My parents were coming over for dinner, so I wanted to make a bread for a Norwegian-style dinner. Pretty quickly in my searches, I came across a bread called "rugbrød", which I suppose simply means "rye bread". But the recipe I found had what seemed to be too much sugar, corn syrup, and grated orange peel. So I decided to make some alterations. Here are the final amounts, and I'll get into the story next.

I lost count, but I think those were the final amounts. That's not to say they were the correct amounts, just that that's how it ended up. Now the story.

My source is Daughters of Norway. I cut all the ingredient amounts in half because they said it would make two large loaves. The thing I should point out is the above list's amounts aren't the results of the initial calculation. They were telling me to use 2 cups of liquid and 3 cups of flour. It felt weird, but maybe they knew something I didn't.

As a side note, I couldn't find any graham flour, so I made some by combining all-purpose flour, wheat bran, and wheat germ in a ratio you can easily find online.

To continue, When I had finally mixed all the ingredients together, I was left with batter. Not dough, but batter. What one does in this situation is add more flour, but I had three kinds plus wheat bran and wheat germ. It took some doing to get a better consistency because I had to add little by little, a half cup at a time. And only later did I realize that I neglected to up the salt and orange rind as well.
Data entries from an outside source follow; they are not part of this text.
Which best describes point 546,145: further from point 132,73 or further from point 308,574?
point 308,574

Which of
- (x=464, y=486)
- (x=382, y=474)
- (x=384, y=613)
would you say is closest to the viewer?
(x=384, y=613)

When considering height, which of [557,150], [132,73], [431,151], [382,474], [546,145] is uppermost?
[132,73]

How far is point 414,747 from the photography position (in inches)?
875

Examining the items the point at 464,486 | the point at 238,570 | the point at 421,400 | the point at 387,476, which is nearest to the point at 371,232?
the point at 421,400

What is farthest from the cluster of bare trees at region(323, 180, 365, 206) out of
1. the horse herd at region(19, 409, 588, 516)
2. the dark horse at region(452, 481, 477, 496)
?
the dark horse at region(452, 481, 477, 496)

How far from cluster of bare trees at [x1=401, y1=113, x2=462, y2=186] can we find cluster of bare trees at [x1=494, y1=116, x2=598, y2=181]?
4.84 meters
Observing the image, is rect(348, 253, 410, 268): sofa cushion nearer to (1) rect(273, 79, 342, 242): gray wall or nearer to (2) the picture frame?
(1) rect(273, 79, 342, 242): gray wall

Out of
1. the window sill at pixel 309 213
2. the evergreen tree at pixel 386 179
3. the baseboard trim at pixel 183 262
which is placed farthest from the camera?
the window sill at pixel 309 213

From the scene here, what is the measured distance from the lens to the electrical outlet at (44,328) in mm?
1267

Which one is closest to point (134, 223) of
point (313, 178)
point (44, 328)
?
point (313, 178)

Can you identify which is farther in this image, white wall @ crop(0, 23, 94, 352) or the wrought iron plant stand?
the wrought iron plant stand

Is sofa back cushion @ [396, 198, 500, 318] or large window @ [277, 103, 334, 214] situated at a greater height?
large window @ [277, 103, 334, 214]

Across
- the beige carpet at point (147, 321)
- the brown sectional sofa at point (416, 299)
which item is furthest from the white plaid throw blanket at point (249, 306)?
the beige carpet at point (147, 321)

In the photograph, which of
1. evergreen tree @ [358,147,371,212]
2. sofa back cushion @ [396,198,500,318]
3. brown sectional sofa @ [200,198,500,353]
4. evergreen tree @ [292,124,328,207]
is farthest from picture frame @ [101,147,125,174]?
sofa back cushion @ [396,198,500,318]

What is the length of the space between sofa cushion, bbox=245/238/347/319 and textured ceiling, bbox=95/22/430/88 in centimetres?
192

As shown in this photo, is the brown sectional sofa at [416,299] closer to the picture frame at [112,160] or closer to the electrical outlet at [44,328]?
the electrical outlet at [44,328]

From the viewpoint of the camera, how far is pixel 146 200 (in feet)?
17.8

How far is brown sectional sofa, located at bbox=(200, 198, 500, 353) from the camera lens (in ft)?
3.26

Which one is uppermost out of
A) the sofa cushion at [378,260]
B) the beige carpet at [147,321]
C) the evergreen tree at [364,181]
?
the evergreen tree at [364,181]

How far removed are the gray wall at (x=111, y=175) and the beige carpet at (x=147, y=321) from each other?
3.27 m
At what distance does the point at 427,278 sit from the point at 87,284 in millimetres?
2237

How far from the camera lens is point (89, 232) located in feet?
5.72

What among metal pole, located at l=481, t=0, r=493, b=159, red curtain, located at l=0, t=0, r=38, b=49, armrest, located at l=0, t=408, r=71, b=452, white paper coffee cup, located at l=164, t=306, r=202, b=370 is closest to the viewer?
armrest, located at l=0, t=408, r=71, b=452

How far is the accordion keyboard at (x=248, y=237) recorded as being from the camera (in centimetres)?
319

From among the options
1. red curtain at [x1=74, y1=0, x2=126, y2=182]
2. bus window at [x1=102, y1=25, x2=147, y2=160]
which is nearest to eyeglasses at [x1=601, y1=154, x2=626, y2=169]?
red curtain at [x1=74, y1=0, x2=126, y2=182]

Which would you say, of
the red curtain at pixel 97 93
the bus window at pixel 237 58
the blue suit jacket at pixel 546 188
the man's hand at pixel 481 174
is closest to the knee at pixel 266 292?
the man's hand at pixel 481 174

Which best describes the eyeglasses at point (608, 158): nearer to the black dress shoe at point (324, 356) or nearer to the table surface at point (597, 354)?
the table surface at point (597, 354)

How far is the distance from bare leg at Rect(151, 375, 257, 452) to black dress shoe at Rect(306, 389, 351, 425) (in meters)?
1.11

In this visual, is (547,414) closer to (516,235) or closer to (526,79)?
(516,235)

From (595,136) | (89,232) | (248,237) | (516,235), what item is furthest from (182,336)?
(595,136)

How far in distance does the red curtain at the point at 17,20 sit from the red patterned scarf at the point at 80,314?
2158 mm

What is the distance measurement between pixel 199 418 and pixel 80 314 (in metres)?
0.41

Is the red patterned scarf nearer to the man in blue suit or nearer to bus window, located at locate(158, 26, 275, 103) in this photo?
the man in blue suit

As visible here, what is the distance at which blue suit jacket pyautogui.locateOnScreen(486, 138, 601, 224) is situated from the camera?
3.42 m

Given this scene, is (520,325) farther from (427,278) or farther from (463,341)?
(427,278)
I don't even think I added enough fennel and caraway seeds. When I formed the dough into a loaf for the oven, I had a giant loaf roughly measuring 2 feet long.

Everyone seemed to have liked it, but I think it was low on the ingredients I mentionned above: salt, orange, and seeds.

Now, why did this go so wrong? I blame the original recipe. They had the wrong amount of liquids listed. By far. One of my loaves tends to have about 3 1/4 cups of flour and 1 cup of water. Given that ratio and the 3 cups of flour I had intended to put in this bread, I should have only had 0.9 cups of water. I had more than double that. Even accounting for the original recipe's large amounts of sugar and orange rind, they were completely wrong.

I'll keep this in mind and come back to this recipe in the future.

2019 UPDATE: More research on this shows me this is actually limpa, a Swedish bread, and rugbrød is Danish. Neither is Norwegian.